▸ PROVIDED PASSAGE
☆ ☆ ☆ ☆ ☆ ☆ ☆

Pandas HDFStore: append fails when min_itemsize is set to the maximum of the string column

192 views Asked by At

I'm detecting the maximum lengths of all string columns of multiple dataframes, then attempting to build a HDFStore:

import pandas as pd

# Detect max string length for each column across all DataFrames
max_lens = {}
for df_path in paths:
    df = pd.read_pickle(df_path)
    for col in df.columns:
        ser = df[col]
        if ser.dtype == 'object' and isinstance(
            ser.loc[ser.first_valid_index()], str
        ):
            max_lens[col] = max(
                ser.dropna().map(len).max(), max_lens.setdefault(col, 0)
            )
print('Setting min itemsizes:', max_lens)

hdf_path.unlink()  # Delete of file for clean retry
store = pd.HDFStore(hdf_path, complevel=9)
for df_path in paths:
    df = pd.read_pickle(df_path)
    store.append(hdf_key, df, min_itemsize=max_lens, data_columns=True)
store.close()

☆ ☆ ☆ ☆ ☆ ☆ ☆

[Stored data entries]
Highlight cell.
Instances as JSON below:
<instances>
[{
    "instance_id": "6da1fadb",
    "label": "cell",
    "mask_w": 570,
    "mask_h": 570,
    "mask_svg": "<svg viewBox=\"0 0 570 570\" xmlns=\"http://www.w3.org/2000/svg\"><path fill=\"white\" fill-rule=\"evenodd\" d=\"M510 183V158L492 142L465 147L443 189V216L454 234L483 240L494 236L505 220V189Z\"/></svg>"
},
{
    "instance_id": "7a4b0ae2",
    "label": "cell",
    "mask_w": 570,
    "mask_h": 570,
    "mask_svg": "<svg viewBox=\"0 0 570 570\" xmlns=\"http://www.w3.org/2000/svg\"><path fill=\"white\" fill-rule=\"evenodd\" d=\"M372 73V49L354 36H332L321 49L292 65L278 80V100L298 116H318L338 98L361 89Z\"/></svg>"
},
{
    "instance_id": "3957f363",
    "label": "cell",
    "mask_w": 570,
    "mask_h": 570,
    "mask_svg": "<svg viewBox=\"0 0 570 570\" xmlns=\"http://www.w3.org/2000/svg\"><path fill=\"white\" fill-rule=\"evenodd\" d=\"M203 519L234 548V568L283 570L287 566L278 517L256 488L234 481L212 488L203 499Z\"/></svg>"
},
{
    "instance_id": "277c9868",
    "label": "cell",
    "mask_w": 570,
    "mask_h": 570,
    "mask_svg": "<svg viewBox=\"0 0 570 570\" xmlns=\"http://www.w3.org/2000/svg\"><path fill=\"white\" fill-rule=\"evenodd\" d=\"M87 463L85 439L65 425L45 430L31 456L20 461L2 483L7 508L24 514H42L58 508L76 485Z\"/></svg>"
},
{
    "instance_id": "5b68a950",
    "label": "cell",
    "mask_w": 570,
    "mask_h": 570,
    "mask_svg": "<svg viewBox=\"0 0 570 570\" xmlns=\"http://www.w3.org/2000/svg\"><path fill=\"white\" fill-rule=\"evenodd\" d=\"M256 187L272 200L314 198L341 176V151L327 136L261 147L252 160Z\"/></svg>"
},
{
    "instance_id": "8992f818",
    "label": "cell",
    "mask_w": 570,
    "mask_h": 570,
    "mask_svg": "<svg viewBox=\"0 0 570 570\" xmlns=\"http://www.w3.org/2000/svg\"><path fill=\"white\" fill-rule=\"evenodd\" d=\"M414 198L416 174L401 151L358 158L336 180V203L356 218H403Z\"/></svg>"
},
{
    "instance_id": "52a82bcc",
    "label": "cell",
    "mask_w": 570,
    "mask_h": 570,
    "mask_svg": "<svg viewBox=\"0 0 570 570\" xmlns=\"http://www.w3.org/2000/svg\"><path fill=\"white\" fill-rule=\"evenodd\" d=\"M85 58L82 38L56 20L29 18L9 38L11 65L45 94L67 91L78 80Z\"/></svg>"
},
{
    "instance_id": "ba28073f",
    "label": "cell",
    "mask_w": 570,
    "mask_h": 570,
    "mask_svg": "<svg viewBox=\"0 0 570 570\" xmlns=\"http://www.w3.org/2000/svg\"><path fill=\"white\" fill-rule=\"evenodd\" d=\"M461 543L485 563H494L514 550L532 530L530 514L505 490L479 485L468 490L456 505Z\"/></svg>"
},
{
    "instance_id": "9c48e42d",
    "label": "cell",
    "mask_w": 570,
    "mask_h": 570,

☆ ☆ ☆ ☆ ☆ ☆ ☆

▸ PROBLEMS
1/ Retype the part of the pandas HDFStore question between "# Detect max" and "ser.dropna().map(len).max(), max_lens.setdefault(col, 0)", inclusive.
2/ In the pandas HDFStore question, what compression level does the code pass when it opens the store?
3/ Carry on the pandas HDFStore question from its last line.

▸ ANSWER SET
1/
# Detect max string length for each column across all DataFrames
max_lens = {}
for df_path in paths:
    df = pd.read_pickle(df_path)
    for col in df.columns:
        ser = df[col]
        if ser.dtype == 'object' and isinstance(
            ser.loc[ser.first_valid_index()], str
        ):
            max_lens[col] = max(
                ser.dropna().map(len).max(), max_lens.setdefault(col, 0)

2/ It passes a complevel of 9.

3/
The detected maximum string lengths are as follows:

     max_lens = {'hashtags': 139,
                 'id': 19,
                 'source': 157,
                 'text': 233,
                 'urls': 2352,
                 'user_mentions_user_ids': 199,
                 'in_reply_to_screen_name': 17,
                 'in_reply_to_status_id': 19,
                 'in_reply_to_user_id': 19,
                 'media': 286,
                 'place': 56,
                 'quoted_status_id': 19,
                 'user_id': 19}

Yet still I'm getting this error:

ValueError: Trying to store a string with len [220] in [hashtags] column but
this column has a limit of [194]!
Consider using min_itemsize to preset the sizes on these columns

Which is weird, because the detected maximum length of hashtags is 139.

1

There are 1 answers

0
tsorn On BEST ANSWER

HDF stores strings in UTF-8, and thus you need to encode the strings as UTF-8 and then find the maximum length.

a_pandas_string_series.str.encode('utf-8').str.len().max()